By only comparing a teacher’s effect on student learning against other teachers working with similar types of students, value-added systems attempt to avoid comparisons that would be perceived as unfair (although the fairness and reliability of such calculations is a matter of ongoing dispute). The measurements typically attempt to quantify how much more (or less) student achievement improved in comparison to what would be expected based on past test scores and personal and demographic factors. While value-added measures use many different algorithms and statistical methods to gauge teacher effectiveness, most of them consider the past test scores of a teacher’s students.
The following highly simplified example will serve to illustrate the general process: To obtain a value-added score for a sixth-grade teacher, the fourth- and fifth-grade test scores of every student in the class might be collected. A mathematical formula would factor in the test-score data alongside a variety of other information about the students, such as whether the students are on special-education plans or whether their parents dropped out of school, completed high school, or earned a college degree. The formula would generate projected sixth-grade test scores for each student, and then the sixth-grade scores would be compared to the predicted scores after students take the test. The teacher’s value-added score would be based on the average difference between the actual scores earned by students and the predicted scores. (Here’s another way of phrasing it: value-added measures consider the test-score trajectory of the students in a given teacher’s class, at the time they arrived in the class, while also controlling for non-teacher factors, to determine whether the teacher caused the trajectory to increase, decrease, or stay the same.)
Although the terms student-growth measures and student-growth percentiles are sometimes used interchangeably with value-added measures, the two approaches are technically quite different. Student-growth measures compare the relative change in a student’s performance on a specific test with the performance of all other students on that same test. The scores of all students are used to create an “index of student growth” and to identify a median achievement score that can be used as a point of comparison for all student scores—i.e., some students will show growth that is greater than the median, while others will show growth that is lower than the median. In contrast with value-added measures, student-growth measures do not attempt to control for outside factors that may influence a student’s relative improvement on a test, such as individual ability, family income, or the educational attainment of parents, for example.
Ongoing concerns about inadequate school performance, low standardized-test scores, and persistent achievement gaps, among other issues, have led school leaders, education reformers, elected officials, and policy makers to focus on improving the effectiveness of teachers in public schools. The basic rationale is that if schools can identify the most highly skilled teachers, improve the skills of lower-performing teachers, or remove ineffective teachers from the classroom, schools will be able to realize rapid improvements in test scores, graduation rates, and other indicators of performance.

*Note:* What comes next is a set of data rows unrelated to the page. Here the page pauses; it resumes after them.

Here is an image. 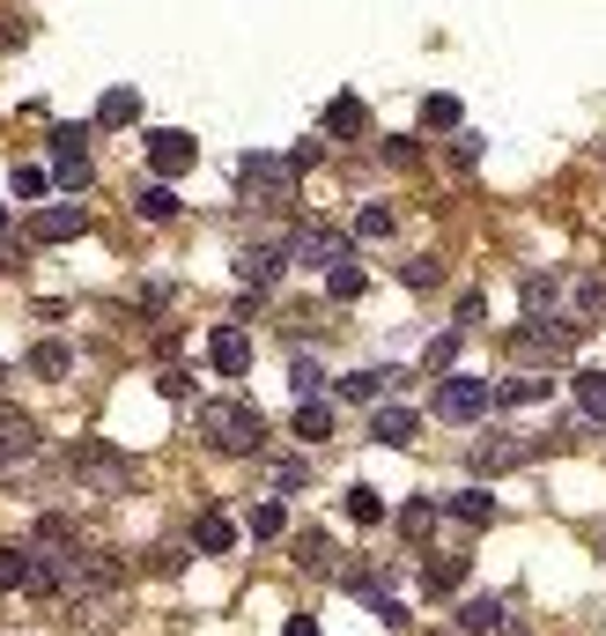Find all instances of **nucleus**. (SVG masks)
I'll list each match as a JSON object with an SVG mask.
<instances>
[{
    "label": "nucleus",
    "instance_id": "obj_10",
    "mask_svg": "<svg viewBox=\"0 0 606 636\" xmlns=\"http://www.w3.org/2000/svg\"><path fill=\"white\" fill-rule=\"evenodd\" d=\"M289 252L304 259V267H340V259H355V252H348V237H340V230H326V222H304V230L289 237Z\"/></svg>",
    "mask_w": 606,
    "mask_h": 636
},
{
    "label": "nucleus",
    "instance_id": "obj_24",
    "mask_svg": "<svg viewBox=\"0 0 606 636\" xmlns=\"http://www.w3.org/2000/svg\"><path fill=\"white\" fill-rule=\"evenodd\" d=\"M296 437L326 444V437H333V407H326V400H296Z\"/></svg>",
    "mask_w": 606,
    "mask_h": 636
},
{
    "label": "nucleus",
    "instance_id": "obj_8",
    "mask_svg": "<svg viewBox=\"0 0 606 636\" xmlns=\"http://www.w3.org/2000/svg\"><path fill=\"white\" fill-rule=\"evenodd\" d=\"M89 126H52V186H67V193H82L89 186Z\"/></svg>",
    "mask_w": 606,
    "mask_h": 636
},
{
    "label": "nucleus",
    "instance_id": "obj_23",
    "mask_svg": "<svg viewBox=\"0 0 606 636\" xmlns=\"http://www.w3.org/2000/svg\"><path fill=\"white\" fill-rule=\"evenodd\" d=\"M141 119V89H104L97 97V126H134Z\"/></svg>",
    "mask_w": 606,
    "mask_h": 636
},
{
    "label": "nucleus",
    "instance_id": "obj_12",
    "mask_svg": "<svg viewBox=\"0 0 606 636\" xmlns=\"http://www.w3.org/2000/svg\"><path fill=\"white\" fill-rule=\"evenodd\" d=\"M38 459V422L23 407H0V466H23Z\"/></svg>",
    "mask_w": 606,
    "mask_h": 636
},
{
    "label": "nucleus",
    "instance_id": "obj_45",
    "mask_svg": "<svg viewBox=\"0 0 606 636\" xmlns=\"http://www.w3.org/2000/svg\"><path fill=\"white\" fill-rule=\"evenodd\" d=\"M326 555H333V548H326V533H304V563L326 570Z\"/></svg>",
    "mask_w": 606,
    "mask_h": 636
},
{
    "label": "nucleus",
    "instance_id": "obj_31",
    "mask_svg": "<svg viewBox=\"0 0 606 636\" xmlns=\"http://www.w3.org/2000/svg\"><path fill=\"white\" fill-rule=\"evenodd\" d=\"M30 585V548H0V592H23Z\"/></svg>",
    "mask_w": 606,
    "mask_h": 636
},
{
    "label": "nucleus",
    "instance_id": "obj_39",
    "mask_svg": "<svg viewBox=\"0 0 606 636\" xmlns=\"http://www.w3.org/2000/svg\"><path fill=\"white\" fill-rule=\"evenodd\" d=\"M355 237H392V208H363V215H355Z\"/></svg>",
    "mask_w": 606,
    "mask_h": 636
},
{
    "label": "nucleus",
    "instance_id": "obj_46",
    "mask_svg": "<svg viewBox=\"0 0 606 636\" xmlns=\"http://www.w3.org/2000/svg\"><path fill=\"white\" fill-rule=\"evenodd\" d=\"M281 636H318V622H311V614H289V629H281Z\"/></svg>",
    "mask_w": 606,
    "mask_h": 636
},
{
    "label": "nucleus",
    "instance_id": "obj_27",
    "mask_svg": "<svg viewBox=\"0 0 606 636\" xmlns=\"http://www.w3.org/2000/svg\"><path fill=\"white\" fill-rule=\"evenodd\" d=\"M326 296H333V304H355V296H363V267H355V259L326 267Z\"/></svg>",
    "mask_w": 606,
    "mask_h": 636
},
{
    "label": "nucleus",
    "instance_id": "obj_32",
    "mask_svg": "<svg viewBox=\"0 0 606 636\" xmlns=\"http://www.w3.org/2000/svg\"><path fill=\"white\" fill-rule=\"evenodd\" d=\"M429 526H437V504H429V496H414L407 511H400V533H407V540H429Z\"/></svg>",
    "mask_w": 606,
    "mask_h": 636
},
{
    "label": "nucleus",
    "instance_id": "obj_19",
    "mask_svg": "<svg viewBox=\"0 0 606 636\" xmlns=\"http://www.w3.org/2000/svg\"><path fill=\"white\" fill-rule=\"evenodd\" d=\"M444 511L459 518V526H496V511H503V504H496L488 489H459L451 504H444Z\"/></svg>",
    "mask_w": 606,
    "mask_h": 636
},
{
    "label": "nucleus",
    "instance_id": "obj_43",
    "mask_svg": "<svg viewBox=\"0 0 606 636\" xmlns=\"http://www.w3.org/2000/svg\"><path fill=\"white\" fill-rule=\"evenodd\" d=\"M451 171H481V141H451Z\"/></svg>",
    "mask_w": 606,
    "mask_h": 636
},
{
    "label": "nucleus",
    "instance_id": "obj_37",
    "mask_svg": "<svg viewBox=\"0 0 606 636\" xmlns=\"http://www.w3.org/2000/svg\"><path fill=\"white\" fill-rule=\"evenodd\" d=\"M400 282H407V289H437L444 267H437V259H407V267H400Z\"/></svg>",
    "mask_w": 606,
    "mask_h": 636
},
{
    "label": "nucleus",
    "instance_id": "obj_9",
    "mask_svg": "<svg viewBox=\"0 0 606 636\" xmlns=\"http://www.w3.org/2000/svg\"><path fill=\"white\" fill-rule=\"evenodd\" d=\"M193 163H200L193 134H178V126H156V134H148V171L163 178V186H170V178H185Z\"/></svg>",
    "mask_w": 606,
    "mask_h": 636
},
{
    "label": "nucleus",
    "instance_id": "obj_18",
    "mask_svg": "<svg viewBox=\"0 0 606 636\" xmlns=\"http://www.w3.org/2000/svg\"><path fill=\"white\" fill-rule=\"evenodd\" d=\"M547 392H555V378H533V370H525V378H503V385H496V407H540Z\"/></svg>",
    "mask_w": 606,
    "mask_h": 636
},
{
    "label": "nucleus",
    "instance_id": "obj_42",
    "mask_svg": "<svg viewBox=\"0 0 606 636\" xmlns=\"http://www.w3.org/2000/svg\"><path fill=\"white\" fill-rule=\"evenodd\" d=\"M414 156H422V148H414V141H407V134H392V141H385V163H392V171H407Z\"/></svg>",
    "mask_w": 606,
    "mask_h": 636
},
{
    "label": "nucleus",
    "instance_id": "obj_44",
    "mask_svg": "<svg viewBox=\"0 0 606 636\" xmlns=\"http://www.w3.org/2000/svg\"><path fill=\"white\" fill-rule=\"evenodd\" d=\"M45 186H52V171H15V193H23V200H38Z\"/></svg>",
    "mask_w": 606,
    "mask_h": 636
},
{
    "label": "nucleus",
    "instance_id": "obj_29",
    "mask_svg": "<svg viewBox=\"0 0 606 636\" xmlns=\"http://www.w3.org/2000/svg\"><path fill=\"white\" fill-rule=\"evenodd\" d=\"M281 533H289V504H274V496H267V504L252 511V540H281Z\"/></svg>",
    "mask_w": 606,
    "mask_h": 636
},
{
    "label": "nucleus",
    "instance_id": "obj_28",
    "mask_svg": "<svg viewBox=\"0 0 606 636\" xmlns=\"http://www.w3.org/2000/svg\"><path fill=\"white\" fill-rule=\"evenodd\" d=\"M422 585L429 592H459L466 585V555H437V563L422 570Z\"/></svg>",
    "mask_w": 606,
    "mask_h": 636
},
{
    "label": "nucleus",
    "instance_id": "obj_1",
    "mask_svg": "<svg viewBox=\"0 0 606 636\" xmlns=\"http://www.w3.org/2000/svg\"><path fill=\"white\" fill-rule=\"evenodd\" d=\"M67 474H74L89 496H126V489H141V466L126 459V452H111V444H97V437L67 444Z\"/></svg>",
    "mask_w": 606,
    "mask_h": 636
},
{
    "label": "nucleus",
    "instance_id": "obj_14",
    "mask_svg": "<svg viewBox=\"0 0 606 636\" xmlns=\"http://www.w3.org/2000/svg\"><path fill=\"white\" fill-rule=\"evenodd\" d=\"M459 629L466 636H503L510 629V607L496 600V592H474V600H459Z\"/></svg>",
    "mask_w": 606,
    "mask_h": 636
},
{
    "label": "nucleus",
    "instance_id": "obj_17",
    "mask_svg": "<svg viewBox=\"0 0 606 636\" xmlns=\"http://www.w3.org/2000/svg\"><path fill=\"white\" fill-rule=\"evenodd\" d=\"M414 430H422L414 407H378V415H370V437L378 444H414Z\"/></svg>",
    "mask_w": 606,
    "mask_h": 636
},
{
    "label": "nucleus",
    "instance_id": "obj_26",
    "mask_svg": "<svg viewBox=\"0 0 606 636\" xmlns=\"http://www.w3.org/2000/svg\"><path fill=\"white\" fill-rule=\"evenodd\" d=\"M340 511H348V518H355V526H378V518H385V496H378V489H370V481H355V489H348V496H340Z\"/></svg>",
    "mask_w": 606,
    "mask_h": 636
},
{
    "label": "nucleus",
    "instance_id": "obj_3",
    "mask_svg": "<svg viewBox=\"0 0 606 636\" xmlns=\"http://www.w3.org/2000/svg\"><path fill=\"white\" fill-rule=\"evenodd\" d=\"M296 178H304V171H296L289 156H259V148H244V156H237V193L252 200V208H281V200L296 193Z\"/></svg>",
    "mask_w": 606,
    "mask_h": 636
},
{
    "label": "nucleus",
    "instance_id": "obj_16",
    "mask_svg": "<svg viewBox=\"0 0 606 636\" xmlns=\"http://www.w3.org/2000/svg\"><path fill=\"white\" fill-rule=\"evenodd\" d=\"M82 230H89L82 208H38V215H30V237H38V245H67V237H82Z\"/></svg>",
    "mask_w": 606,
    "mask_h": 636
},
{
    "label": "nucleus",
    "instance_id": "obj_33",
    "mask_svg": "<svg viewBox=\"0 0 606 636\" xmlns=\"http://www.w3.org/2000/svg\"><path fill=\"white\" fill-rule=\"evenodd\" d=\"M274 489L289 496V489H311V459L296 452V459H274Z\"/></svg>",
    "mask_w": 606,
    "mask_h": 636
},
{
    "label": "nucleus",
    "instance_id": "obj_22",
    "mask_svg": "<svg viewBox=\"0 0 606 636\" xmlns=\"http://www.w3.org/2000/svg\"><path fill=\"white\" fill-rule=\"evenodd\" d=\"M67 370H74V348L67 341H38V348H30V378H52V385H60Z\"/></svg>",
    "mask_w": 606,
    "mask_h": 636
},
{
    "label": "nucleus",
    "instance_id": "obj_35",
    "mask_svg": "<svg viewBox=\"0 0 606 636\" xmlns=\"http://www.w3.org/2000/svg\"><path fill=\"white\" fill-rule=\"evenodd\" d=\"M289 385H296V400H318V385H326V370H318L311 356H296V363H289Z\"/></svg>",
    "mask_w": 606,
    "mask_h": 636
},
{
    "label": "nucleus",
    "instance_id": "obj_7",
    "mask_svg": "<svg viewBox=\"0 0 606 636\" xmlns=\"http://www.w3.org/2000/svg\"><path fill=\"white\" fill-rule=\"evenodd\" d=\"M577 333H584V318H570V326L533 318V326H518V333H510V348H518V356H540V363H562V356H577Z\"/></svg>",
    "mask_w": 606,
    "mask_h": 636
},
{
    "label": "nucleus",
    "instance_id": "obj_15",
    "mask_svg": "<svg viewBox=\"0 0 606 636\" xmlns=\"http://www.w3.org/2000/svg\"><path fill=\"white\" fill-rule=\"evenodd\" d=\"M326 134H333V141H363L370 134V104L355 97V89H340V97L326 104Z\"/></svg>",
    "mask_w": 606,
    "mask_h": 636
},
{
    "label": "nucleus",
    "instance_id": "obj_6",
    "mask_svg": "<svg viewBox=\"0 0 606 636\" xmlns=\"http://www.w3.org/2000/svg\"><path fill=\"white\" fill-rule=\"evenodd\" d=\"M289 259H296L289 245H244V252H237V289H244V296H267V289H281Z\"/></svg>",
    "mask_w": 606,
    "mask_h": 636
},
{
    "label": "nucleus",
    "instance_id": "obj_5",
    "mask_svg": "<svg viewBox=\"0 0 606 636\" xmlns=\"http://www.w3.org/2000/svg\"><path fill=\"white\" fill-rule=\"evenodd\" d=\"M488 407H496V385H488V378H466V370H451V378L437 385V415H444V422H481Z\"/></svg>",
    "mask_w": 606,
    "mask_h": 636
},
{
    "label": "nucleus",
    "instance_id": "obj_25",
    "mask_svg": "<svg viewBox=\"0 0 606 636\" xmlns=\"http://www.w3.org/2000/svg\"><path fill=\"white\" fill-rule=\"evenodd\" d=\"M570 385H577V407H584V422H606V370H577Z\"/></svg>",
    "mask_w": 606,
    "mask_h": 636
},
{
    "label": "nucleus",
    "instance_id": "obj_2",
    "mask_svg": "<svg viewBox=\"0 0 606 636\" xmlns=\"http://www.w3.org/2000/svg\"><path fill=\"white\" fill-rule=\"evenodd\" d=\"M200 437L215 444V452H259L267 415H259L252 400H208V407H200Z\"/></svg>",
    "mask_w": 606,
    "mask_h": 636
},
{
    "label": "nucleus",
    "instance_id": "obj_36",
    "mask_svg": "<svg viewBox=\"0 0 606 636\" xmlns=\"http://www.w3.org/2000/svg\"><path fill=\"white\" fill-rule=\"evenodd\" d=\"M577 311H584V326H599V318H606V282H599V274L577 289Z\"/></svg>",
    "mask_w": 606,
    "mask_h": 636
},
{
    "label": "nucleus",
    "instance_id": "obj_34",
    "mask_svg": "<svg viewBox=\"0 0 606 636\" xmlns=\"http://www.w3.org/2000/svg\"><path fill=\"white\" fill-rule=\"evenodd\" d=\"M459 333H466V326H451V333H437V341H429V356H422V370H429V378H437V370H451V356H459Z\"/></svg>",
    "mask_w": 606,
    "mask_h": 636
},
{
    "label": "nucleus",
    "instance_id": "obj_41",
    "mask_svg": "<svg viewBox=\"0 0 606 636\" xmlns=\"http://www.w3.org/2000/svg\"><path fill=\"white\" fill-rule=\"evenodd\" d=\"M156 392H163V400H193V378H185V370H163Z\"/></svg>",
    "mask_w": 606,
    "mask_h": 636
},
{
    "label": "nucleus",
    "instance_id": "obj_30",
    "mask_svg": "<svg viewBox=\"0 0 606 636\" xmlns=\"http://www.w3.org/2000/svg\"><path fill=\"white\" fill-rule=\"evenodd\" d=\"M134 208H141V222H170V215H178V193H170L163 178H156V186H148V193L134 200Z\"/></svg>",
    "mask_w": 606,
    "mask_h": 636
},
{
    "label": "nucleus",
    "instance_id": "obj_20",
    "mask_svg": "<svg viewBox=\"0 0 606 636\" xmlns=\"http://www.w3.org/2000/svg\"><path fill=\"white\" fill-rule=\"evenodd\" d=\"M422 126H429V134H459V126H466V104L451 97V89H437V97H422Z\"/></svg>",
    "mask_w": 606,
    "mask_h": 636
},
{
    "label": "nucleus",
    "instance_id": "obj_38",
    "mask_svg": "<svg viewBox=\"0 0 606 636\" xmlns=\"http://www.w3.org/2000/svg\"><path fill=\"white\" fill-rule=\"evenodd\" d=\"M518 296H525L533 311H547V296H555V274H525V282H518Z\"/></svg>",
    "mask_w": 606,
    "mask_h": 636
},
{
    "label": "nucleus",
    "instance_id": "obj_11",
    "mask_svg": "<svg viewBox=\"0 0 606 636\" xmlns=\"http://www.w3.org/2000/svg\"><path fill=\"white\" fill-rule=\"evenodd\" d=\"M392 385H407V370H348V378L333 385V400L340 407H378Z\"/></svg>",
    "mask_w": 606,
    "mask_h": 636
},
{
    "label": "nucleus",
    "instance_id": "obj_4",
    "mask_svg": "<svg viewBox=\"0 0 606 636\" xmlns=\"http://www.w3.org/2000/svg\"><path fill=\"white\" fill-rule=\"evenodd\" d=\"M533 452H540V444L518 437V430H481V437H474V474H481V481L518 474V466H533Z\"/></svg>",
    "mask_w": 606,
    "mask_h": 636
},
{
    "label": "nucleus",
    "instance_id": "obj_21",
    "mask_svg": "<svg viewBox=\"0 0 606 636\" xmlns=\"http://www.w3.org/2000/svg\"><path fill=\"white\" fill-rule=\"evenodd\" d=\"M193 548H200V555H230V548H237V526H230L222 511H208L193 526Z\"/></svg>",
    "mask_w": 606,
    "mask_h": 636
},
{
    "label": "nucleus",
    "instance_id": "obj_13",
    "mask_svg": "<svg viewBox=\"0 0 606 636\" xmlns=\"http://www.w3.org/2000/svg\"><path fill=\"white\" fill-rule=\"evenodd\" d=\"M208 363H215L222 378H244V370H252V341H244V326H215V333H208Z\"/></svg>",
    "mask_w": 606,
    "mask_h": 636
},
{
    "label": "nucleus",
    "instance_id": "obj_47",
    "mask_svg": "<svg viewBox=\"0 0 606 636\" xmlns=\"http://www.w3.org/2000/svg\"><path fill=\"white\" fill-rule=\"evenodd\" d=\"M0 237H8V208H0Z\"/></svg>",
    "mask_w": 606,
    "mask_h": 636
},
{
    "label": "nucleus",
    "instance_id": "obj_40",
    "mask_svg": "<svg viewBox=\"0 0 606 636\" xmlns=\"http://www.w3.org/2000/svg\"><path fill=\"white\" fill-rule=\"evenodd\" d=\"M481 318H488V296H481V289H466V296H459V318H451V326H466V333H474Z\"/></svg>",
    "mask_w": 606,
    "mask_h": 636
}]
</instances>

In pursuit of this goal, some educators, researchers, and reformers have gravitated toward the idea that the most efficient or objective way to identify effective and ineffective teachers is to use student test scores as a primary indicator—and value-added measures are an extension of this general view. Consequently, educational experts, researchers, and statisticians have tried to create mathematical or more “scientific” models to isolate the impact of individual teachers from the numerous personal, situational, cultural, and familial factors that might influence student achievement and test performance. And many recent reform proposals—by the federal government, state legislatures, districts, and national reform organizations—have sought to connect valued-added scores and student-growth percentiles to a variety of rewards and punishments, from increased school funding and teacher bonuses to penalties, poor performance ratings, and negative publicity.
The use of test-based, value-added measures in teacher-performance evaluations and compensation decisions is one of the most controversial and contentious issues in public education today. Many teachers unions, for example, have vigorously fought against policies and proposals that would make student test scores a factor in job-performance evaluations, and some have even gone on strike to protest certain proposals. Some educators argue that the practice is inherently unfair—because a wide variety of factors can influence test scores that are unrelated to teaching ability—and that the strategy will ultimately be self-defeating because it will drive good teachers away from working in the most high-need schools, or with the most high-need students, out of fear that they will receive poor ratings, be penalized with lower salaries, or even lose their jobs. Despite this resistance, some states have adopted, or are in the process of adopting, legislation and policies that will require a certain percentage of a teacher’s job-performance evaluation to be based on value-added scores and student-growth percentiles, with percentages that range from five or ten percent to a much as fifty percent. Yet, as with other applications of high-stakes testing, many educators, researchers, and experts have cautioned against using value-added ratings in isolation from other information to make important decisions about teachers.
The following are a few representative arguments that may be made by proponents of value-added measures:
- The need to improve school performance and educational results requires that the best teachers be identified and matched with the most needy students. Value-added measures offer an objective and consistent way to measure teacher effectiveness on a large scale.
- Current approaches to teacher evaluation have failed to distinguish effective from ineffective teachers. Many job-performance evaluations are highly subjective or flawed, which is why most teachers receive positive evaluations, even in cases where students are clearly underperforming. Value-added measures, even if they are not perfect, represent an improvement over existing systems.
- Struggling students cannot afford to spend years of schooling getting poor instruction from ineffective teachers—they will only fall further and further behind. The least-effective teachers must be given a reasonable opportunity to improve, and if they don’t they must be removed and replaced with better teachers. Value-added scores provide an objective measure for making these difficult decisions.
- Value-added measures are a more fair way to evaluate teachers, and the impact they have had on their students, than considering student test scores or achievement levels in isolation from other influencing factors.
- The best teachers deserve to be identified by objective measures so they can be acknowledged and rewarded.
- Concerns about value-added measures are overstated, since they have shown in some studies to be more accurate than other accepted and widely used teacher-evaluation methods, such as principal evaluations.
The following are a few representative arguments that may be made by critics of value-added measures:
- Value-added measures are ethically questionable, unproven, and not yet ready for real-world application. Evidence suggests that there is a significant risk that the measures will misidentify effective teachers as ineffective and ineffective teachers as effective. The potential consequences do not justify the risk.
- Research shows that out-of-school factors could account for up to eighty percent of the variation in student test scores, so it’s highly doubtful that value-added algorithms can accurately and reliably isolate the effect that an individual teacher has on student learning. The contributing issues are just too complex to be reduced to a single mathematical formula. Consequently, teachers are still liable to be blamed for factors that are beyond their control.
- The student-performance and testing data used in value-added calculations may be flawed or inaccurate, even if the value-added algorithm is considered sound. Since data can easily become corrupted by numerous factors (see measurement error), it’s ethically questionable to compensate or fire teachers on the basis of numbers that could be inaccurate or misleading.
- Basing teacher evaluations on test data is another high-stakes use of test results, and the method will likely contribute to or exacerbate the same problems associated with high-stakes testing, including cheating and teaching students only the narrow range of material evaluated on tests.
- Value-added scores for individual teachers can vary widely from year to year, rating them as excellent one year and ineffective the next, even when the teaching strategies they use remain consistent—which suggests that value-added measures can be imprecise or misrepresentative, with potentially significant consequences for teachers.
- Student-growth measures should not be used to rate teachers because they do not attempt to control for other influences on student achievement.